Segment Start: Working data

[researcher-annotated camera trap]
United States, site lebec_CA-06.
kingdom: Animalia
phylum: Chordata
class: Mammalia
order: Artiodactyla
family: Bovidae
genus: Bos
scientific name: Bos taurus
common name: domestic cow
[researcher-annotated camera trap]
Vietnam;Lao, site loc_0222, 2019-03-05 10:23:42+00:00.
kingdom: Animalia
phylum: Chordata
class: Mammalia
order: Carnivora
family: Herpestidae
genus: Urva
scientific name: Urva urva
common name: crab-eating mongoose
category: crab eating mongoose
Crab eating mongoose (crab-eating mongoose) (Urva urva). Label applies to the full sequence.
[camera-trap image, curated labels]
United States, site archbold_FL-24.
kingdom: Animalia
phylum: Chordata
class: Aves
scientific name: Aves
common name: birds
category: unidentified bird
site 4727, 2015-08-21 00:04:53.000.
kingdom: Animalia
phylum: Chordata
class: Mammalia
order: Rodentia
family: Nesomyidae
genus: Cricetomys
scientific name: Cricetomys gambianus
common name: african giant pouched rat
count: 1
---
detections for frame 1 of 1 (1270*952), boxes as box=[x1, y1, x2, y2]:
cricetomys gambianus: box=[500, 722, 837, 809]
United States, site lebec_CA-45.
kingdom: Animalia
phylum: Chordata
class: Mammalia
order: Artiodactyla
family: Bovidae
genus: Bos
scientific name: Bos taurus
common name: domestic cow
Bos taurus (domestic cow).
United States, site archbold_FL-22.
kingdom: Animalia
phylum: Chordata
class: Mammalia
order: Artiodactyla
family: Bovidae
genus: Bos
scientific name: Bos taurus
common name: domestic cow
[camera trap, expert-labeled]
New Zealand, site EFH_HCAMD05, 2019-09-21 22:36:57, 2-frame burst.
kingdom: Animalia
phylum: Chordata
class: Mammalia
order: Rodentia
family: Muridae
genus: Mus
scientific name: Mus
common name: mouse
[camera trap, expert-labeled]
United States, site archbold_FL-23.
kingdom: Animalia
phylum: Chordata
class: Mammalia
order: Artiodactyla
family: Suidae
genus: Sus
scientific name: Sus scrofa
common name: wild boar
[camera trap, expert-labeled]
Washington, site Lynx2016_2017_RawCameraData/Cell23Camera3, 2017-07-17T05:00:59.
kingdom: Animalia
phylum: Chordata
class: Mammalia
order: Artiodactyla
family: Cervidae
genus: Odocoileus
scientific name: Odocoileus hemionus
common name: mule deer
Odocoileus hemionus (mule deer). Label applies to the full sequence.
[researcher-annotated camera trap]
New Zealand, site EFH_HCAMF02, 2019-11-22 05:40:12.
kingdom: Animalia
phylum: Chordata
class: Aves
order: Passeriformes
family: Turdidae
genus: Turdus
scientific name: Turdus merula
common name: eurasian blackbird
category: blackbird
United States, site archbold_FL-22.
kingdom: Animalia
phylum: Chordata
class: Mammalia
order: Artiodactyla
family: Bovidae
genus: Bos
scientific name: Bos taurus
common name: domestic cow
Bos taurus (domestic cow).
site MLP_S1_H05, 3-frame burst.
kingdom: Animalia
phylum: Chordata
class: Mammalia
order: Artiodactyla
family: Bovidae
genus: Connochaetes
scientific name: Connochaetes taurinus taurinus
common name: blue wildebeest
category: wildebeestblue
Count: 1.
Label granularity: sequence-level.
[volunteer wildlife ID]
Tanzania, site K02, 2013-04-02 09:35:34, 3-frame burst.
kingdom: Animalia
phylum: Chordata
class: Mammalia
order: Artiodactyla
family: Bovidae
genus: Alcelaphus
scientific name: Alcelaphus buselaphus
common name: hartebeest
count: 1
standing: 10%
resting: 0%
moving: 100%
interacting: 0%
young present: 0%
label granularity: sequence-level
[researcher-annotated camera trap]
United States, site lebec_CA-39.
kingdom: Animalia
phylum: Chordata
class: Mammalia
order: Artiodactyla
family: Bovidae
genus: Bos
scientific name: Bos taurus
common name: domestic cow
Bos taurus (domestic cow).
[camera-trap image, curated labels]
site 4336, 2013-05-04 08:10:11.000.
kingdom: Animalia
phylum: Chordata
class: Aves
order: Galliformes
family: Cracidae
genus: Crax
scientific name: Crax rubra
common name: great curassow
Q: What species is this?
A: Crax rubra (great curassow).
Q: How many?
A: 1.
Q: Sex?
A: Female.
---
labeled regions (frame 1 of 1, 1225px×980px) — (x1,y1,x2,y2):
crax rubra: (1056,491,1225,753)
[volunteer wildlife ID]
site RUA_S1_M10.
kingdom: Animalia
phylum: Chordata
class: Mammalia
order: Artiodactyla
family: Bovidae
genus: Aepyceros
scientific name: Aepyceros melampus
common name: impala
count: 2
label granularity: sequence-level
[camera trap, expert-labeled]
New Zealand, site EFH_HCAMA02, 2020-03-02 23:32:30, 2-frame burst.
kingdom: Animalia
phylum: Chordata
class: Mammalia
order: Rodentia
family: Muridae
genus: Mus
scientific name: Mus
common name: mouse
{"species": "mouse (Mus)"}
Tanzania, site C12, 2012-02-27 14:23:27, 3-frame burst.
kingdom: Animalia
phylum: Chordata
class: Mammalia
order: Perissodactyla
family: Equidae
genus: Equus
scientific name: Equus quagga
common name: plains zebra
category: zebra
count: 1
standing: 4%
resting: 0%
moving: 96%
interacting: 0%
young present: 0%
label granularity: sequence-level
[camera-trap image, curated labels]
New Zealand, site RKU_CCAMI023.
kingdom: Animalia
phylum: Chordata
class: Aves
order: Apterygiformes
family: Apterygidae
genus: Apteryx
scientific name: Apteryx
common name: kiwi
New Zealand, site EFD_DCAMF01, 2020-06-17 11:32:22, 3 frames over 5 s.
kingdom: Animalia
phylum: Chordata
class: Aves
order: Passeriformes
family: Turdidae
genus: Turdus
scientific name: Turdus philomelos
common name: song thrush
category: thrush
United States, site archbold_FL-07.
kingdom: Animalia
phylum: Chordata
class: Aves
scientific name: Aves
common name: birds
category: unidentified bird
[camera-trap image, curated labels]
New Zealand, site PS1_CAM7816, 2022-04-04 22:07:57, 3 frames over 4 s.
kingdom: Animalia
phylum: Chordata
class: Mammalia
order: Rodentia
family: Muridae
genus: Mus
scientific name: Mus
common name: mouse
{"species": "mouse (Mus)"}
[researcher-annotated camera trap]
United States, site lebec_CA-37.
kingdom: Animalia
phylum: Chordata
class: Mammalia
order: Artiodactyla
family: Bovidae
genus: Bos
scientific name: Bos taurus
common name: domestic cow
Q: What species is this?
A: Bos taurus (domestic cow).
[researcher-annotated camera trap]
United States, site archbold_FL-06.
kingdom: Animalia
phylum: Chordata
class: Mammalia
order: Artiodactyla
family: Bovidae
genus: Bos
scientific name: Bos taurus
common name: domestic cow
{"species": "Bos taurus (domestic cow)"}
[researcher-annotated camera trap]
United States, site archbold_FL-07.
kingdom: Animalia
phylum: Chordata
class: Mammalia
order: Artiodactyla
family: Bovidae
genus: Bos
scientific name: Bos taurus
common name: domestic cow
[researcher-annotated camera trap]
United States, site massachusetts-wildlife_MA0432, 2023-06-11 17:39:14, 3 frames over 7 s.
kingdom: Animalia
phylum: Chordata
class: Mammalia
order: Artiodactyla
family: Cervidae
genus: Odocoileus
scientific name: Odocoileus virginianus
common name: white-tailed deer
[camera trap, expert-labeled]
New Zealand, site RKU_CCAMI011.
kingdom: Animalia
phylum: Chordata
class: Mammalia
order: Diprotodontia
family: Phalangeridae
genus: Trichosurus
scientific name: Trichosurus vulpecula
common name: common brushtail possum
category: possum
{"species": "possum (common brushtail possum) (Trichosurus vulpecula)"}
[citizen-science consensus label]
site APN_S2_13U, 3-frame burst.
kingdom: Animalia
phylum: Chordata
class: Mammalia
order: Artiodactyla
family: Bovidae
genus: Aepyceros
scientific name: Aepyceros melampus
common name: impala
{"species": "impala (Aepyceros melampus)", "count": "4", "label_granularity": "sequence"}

Segment End: Working data

# Task objective
Consider the entries above and return each line with the string "Zealand".

# Solution to the problem
New Zealand, site EFH_HCAMD05, 2019-09-21 22:36:57, 2-frame burst.
New Zealand, site EFH_HCAMF02, 2019-11-22 05:40:12.
New Zealand, site EFH_HCAMA02, 2020-03-02 23:32:30, 2-frame burst.
New Zealand, site RKU_CCAMI023.
New Zealand, site EFD_DCAMF01, 2020-06-17 11:32:22, 3 frames over 5 s.
New Zealand, site PS1_CAM7816, 2022-04-04 22:07:57, 3 frames over 4 s.
New Zealand, site RKU_CCAMI011.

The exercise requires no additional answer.